Given passage -
= = = = = = =

Journalists often get their best stories from throw-away comments during an interview.
Which AI cannot do. You get the picture.
If you don’t believe me, ask ChatGPT to look out your window and tell you what bird is singing or if a cloud is covering the sun.
Algorithms such as ChatGPT and Perplexity are fast exhausting the supply of data. Every piece of information they scrape off the world wide web (i.e. purloin) is old.
Yes, AI may package it well (this author is not immune to using AI for initial research or to summarise documents).
But, there is no new knowledge or information.
Stolen images
Similarly, every picture that an AI “art generator” compiles consists of images stolen from the photographers who took them or artists who drew them.
Soon – if it has not already happened – the bots and algorithms will have stripped bare the existing deposits of information.
This is already evident when doing searches – the same information is being regurgitated.
Perplexity, which provides the sources of its information, will have the same references when a query is rephrased or expanded on.
Follow them and you will find that many are so outdated as to be fake news.
With ChatGPT one cannot delve deeper to identify whether it is hallucinating or just repeating outdated information or lies.
Social media is even worse as a source of information.
A newsroom will have checks and balances in place to verify facts and to protect the innocent.
Academia has its own rigours.
People posting on social media and their own blogs have no such filters.
It’s not sustainable
Meta has announced that it is phasing out its third-party fact-checking programme across its platforms, which include Facebook and Instagram.
Then there are the algorithms which censor the information that you receive.
This became obvious during the Covid-19 epidemic, where anti-vaxxers and vaxxers had very different feeds designed to support their points of view.
The same is true of lovers of cats and those who prefer dogs.
To circle back to why this all matters, it is because politicians, bureaucrats, business leaders, theologians, and you and I are having to make major decisions based on less and less new information and data.
It not only the loss of journalists in the field which is leading to the unsustainability of AI-driven information. Researchers and academics are also falling prey to the fallacy that AI is more efficient and cheaper than people.
Deposits of fresh data
There is still time (but only just) to ensure that there continues to be deposits of fresh data and knowledge for AI to mine and harvest.
We must find ways to pay the harvesters and gatherers of information, and it has to be attractive enough to entice a new generation to be part of the solution.
A study published by the UK National Council for the Training of Journalists in September 2024 found that journalists were, on average, older than the rest of the workforce.
Anecdotal evidence would point to the same being true in South Africa, despite the youthfulness of some newsrooms.

= = = = = = =

Collected material -
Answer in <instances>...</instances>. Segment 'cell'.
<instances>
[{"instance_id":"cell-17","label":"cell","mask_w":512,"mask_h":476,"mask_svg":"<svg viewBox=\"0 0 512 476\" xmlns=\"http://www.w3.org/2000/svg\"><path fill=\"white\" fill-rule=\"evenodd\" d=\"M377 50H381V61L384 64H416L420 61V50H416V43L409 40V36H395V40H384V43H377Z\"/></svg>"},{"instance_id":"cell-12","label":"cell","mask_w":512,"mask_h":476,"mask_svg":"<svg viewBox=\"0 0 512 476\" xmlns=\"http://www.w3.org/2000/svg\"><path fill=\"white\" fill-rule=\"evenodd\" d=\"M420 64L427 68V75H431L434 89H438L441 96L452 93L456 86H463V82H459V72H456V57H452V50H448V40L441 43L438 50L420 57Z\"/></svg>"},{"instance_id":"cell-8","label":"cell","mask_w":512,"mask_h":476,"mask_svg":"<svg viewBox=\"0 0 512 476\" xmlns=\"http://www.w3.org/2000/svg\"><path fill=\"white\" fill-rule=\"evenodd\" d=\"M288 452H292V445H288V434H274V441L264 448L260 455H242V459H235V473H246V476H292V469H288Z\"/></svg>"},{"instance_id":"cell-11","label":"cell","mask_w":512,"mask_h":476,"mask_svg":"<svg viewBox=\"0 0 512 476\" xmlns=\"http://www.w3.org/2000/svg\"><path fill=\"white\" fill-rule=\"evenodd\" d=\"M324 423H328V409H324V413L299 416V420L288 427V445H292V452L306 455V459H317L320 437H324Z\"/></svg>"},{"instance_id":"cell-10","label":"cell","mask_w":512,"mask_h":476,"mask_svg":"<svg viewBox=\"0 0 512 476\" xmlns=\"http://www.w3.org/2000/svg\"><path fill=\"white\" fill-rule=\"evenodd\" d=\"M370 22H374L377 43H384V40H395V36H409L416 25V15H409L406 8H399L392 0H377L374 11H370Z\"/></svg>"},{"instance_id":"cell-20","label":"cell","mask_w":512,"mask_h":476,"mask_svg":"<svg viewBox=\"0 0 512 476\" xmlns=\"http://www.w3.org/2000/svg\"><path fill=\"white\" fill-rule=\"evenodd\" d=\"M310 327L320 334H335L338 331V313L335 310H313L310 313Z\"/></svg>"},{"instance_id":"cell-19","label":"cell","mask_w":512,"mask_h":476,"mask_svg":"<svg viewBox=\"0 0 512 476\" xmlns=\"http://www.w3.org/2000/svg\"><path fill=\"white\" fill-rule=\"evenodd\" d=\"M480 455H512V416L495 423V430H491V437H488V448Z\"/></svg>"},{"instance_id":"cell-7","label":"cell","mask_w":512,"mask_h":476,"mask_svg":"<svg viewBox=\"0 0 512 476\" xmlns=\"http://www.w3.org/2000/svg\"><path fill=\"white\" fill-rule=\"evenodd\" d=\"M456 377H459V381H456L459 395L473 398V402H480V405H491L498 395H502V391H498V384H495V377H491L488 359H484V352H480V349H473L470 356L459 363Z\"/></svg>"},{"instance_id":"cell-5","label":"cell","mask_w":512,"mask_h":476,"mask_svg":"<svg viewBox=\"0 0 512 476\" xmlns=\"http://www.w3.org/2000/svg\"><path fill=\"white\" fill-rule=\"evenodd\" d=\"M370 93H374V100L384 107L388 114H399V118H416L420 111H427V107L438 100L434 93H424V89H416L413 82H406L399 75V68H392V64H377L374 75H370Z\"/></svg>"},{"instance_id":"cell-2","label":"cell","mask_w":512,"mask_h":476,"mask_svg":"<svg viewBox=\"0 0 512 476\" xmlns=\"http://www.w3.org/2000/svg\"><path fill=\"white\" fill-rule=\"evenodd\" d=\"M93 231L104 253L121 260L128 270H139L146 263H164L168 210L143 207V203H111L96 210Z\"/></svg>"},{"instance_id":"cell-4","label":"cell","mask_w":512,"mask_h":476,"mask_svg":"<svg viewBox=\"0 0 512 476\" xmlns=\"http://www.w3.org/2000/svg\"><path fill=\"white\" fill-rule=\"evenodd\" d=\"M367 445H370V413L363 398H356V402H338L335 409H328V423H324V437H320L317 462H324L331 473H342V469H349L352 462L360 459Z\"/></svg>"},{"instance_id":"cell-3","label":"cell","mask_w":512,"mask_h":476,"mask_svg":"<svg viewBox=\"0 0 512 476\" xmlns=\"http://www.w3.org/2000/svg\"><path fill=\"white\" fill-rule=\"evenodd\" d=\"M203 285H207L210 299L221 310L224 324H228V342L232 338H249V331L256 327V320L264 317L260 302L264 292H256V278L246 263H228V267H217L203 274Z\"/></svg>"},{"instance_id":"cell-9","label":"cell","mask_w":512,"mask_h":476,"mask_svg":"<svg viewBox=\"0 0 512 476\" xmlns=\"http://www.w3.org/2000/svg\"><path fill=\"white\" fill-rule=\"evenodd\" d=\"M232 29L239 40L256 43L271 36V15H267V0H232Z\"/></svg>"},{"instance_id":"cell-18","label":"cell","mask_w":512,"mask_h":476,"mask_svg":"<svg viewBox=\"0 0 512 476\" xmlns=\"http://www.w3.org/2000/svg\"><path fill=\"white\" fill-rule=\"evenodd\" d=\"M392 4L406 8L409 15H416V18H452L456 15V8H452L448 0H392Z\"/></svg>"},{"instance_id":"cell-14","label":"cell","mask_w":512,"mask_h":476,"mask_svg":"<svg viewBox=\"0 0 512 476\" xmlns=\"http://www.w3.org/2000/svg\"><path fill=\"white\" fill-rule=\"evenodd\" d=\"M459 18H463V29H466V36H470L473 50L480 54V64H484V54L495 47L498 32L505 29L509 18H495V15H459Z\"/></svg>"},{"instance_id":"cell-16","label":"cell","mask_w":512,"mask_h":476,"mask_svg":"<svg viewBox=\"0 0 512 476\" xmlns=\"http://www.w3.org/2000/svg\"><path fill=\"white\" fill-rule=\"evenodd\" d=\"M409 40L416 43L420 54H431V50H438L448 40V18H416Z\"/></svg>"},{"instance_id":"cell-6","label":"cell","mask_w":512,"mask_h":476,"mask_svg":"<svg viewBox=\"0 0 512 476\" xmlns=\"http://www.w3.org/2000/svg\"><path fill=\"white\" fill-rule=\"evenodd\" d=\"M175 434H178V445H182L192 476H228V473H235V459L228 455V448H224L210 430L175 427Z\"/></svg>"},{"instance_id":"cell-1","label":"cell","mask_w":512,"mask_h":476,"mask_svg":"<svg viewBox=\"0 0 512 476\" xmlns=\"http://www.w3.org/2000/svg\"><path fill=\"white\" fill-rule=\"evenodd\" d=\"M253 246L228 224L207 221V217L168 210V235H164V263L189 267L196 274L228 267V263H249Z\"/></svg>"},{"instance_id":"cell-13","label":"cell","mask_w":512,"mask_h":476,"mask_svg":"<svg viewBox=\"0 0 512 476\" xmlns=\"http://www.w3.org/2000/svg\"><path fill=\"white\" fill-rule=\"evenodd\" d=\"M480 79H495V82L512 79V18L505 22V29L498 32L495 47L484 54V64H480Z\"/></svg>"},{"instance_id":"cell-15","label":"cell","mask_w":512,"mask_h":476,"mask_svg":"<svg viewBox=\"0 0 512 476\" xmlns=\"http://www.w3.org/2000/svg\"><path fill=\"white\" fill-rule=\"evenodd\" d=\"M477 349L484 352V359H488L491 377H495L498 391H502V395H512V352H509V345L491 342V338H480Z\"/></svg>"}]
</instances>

= = = = = = =

Study questions -
1 > In the passage on AI and information, what has Meta announced about its platforms?
2 > Please reproduce the part of the passage on AI and information that begins at the words "The same is" and stops after "mine and harvest.".

Expected results -
1 > Meta is phasing out its third-party fact-checking program across its platforms, which include Facebook and Instagram.

2 >
The same is true of lovers of cats and those who prefer dogs.
To circle back to why this all matters, it is because politicians, bureaucrats, business leaders, theologians, and you and I are having to make major decisions based on less and less new information and data.
It not only the loss of journalists in the field which is leading to the unsustainability of AI-driven information. Researchers and academics are also falling prey to the fallacy that AI is more efficient and cheaper than people.
Deposits of fresh data
There is still time (but only just) to ensure that there continues to be deposits of fresh data and knowledge for AI to mine and harvest.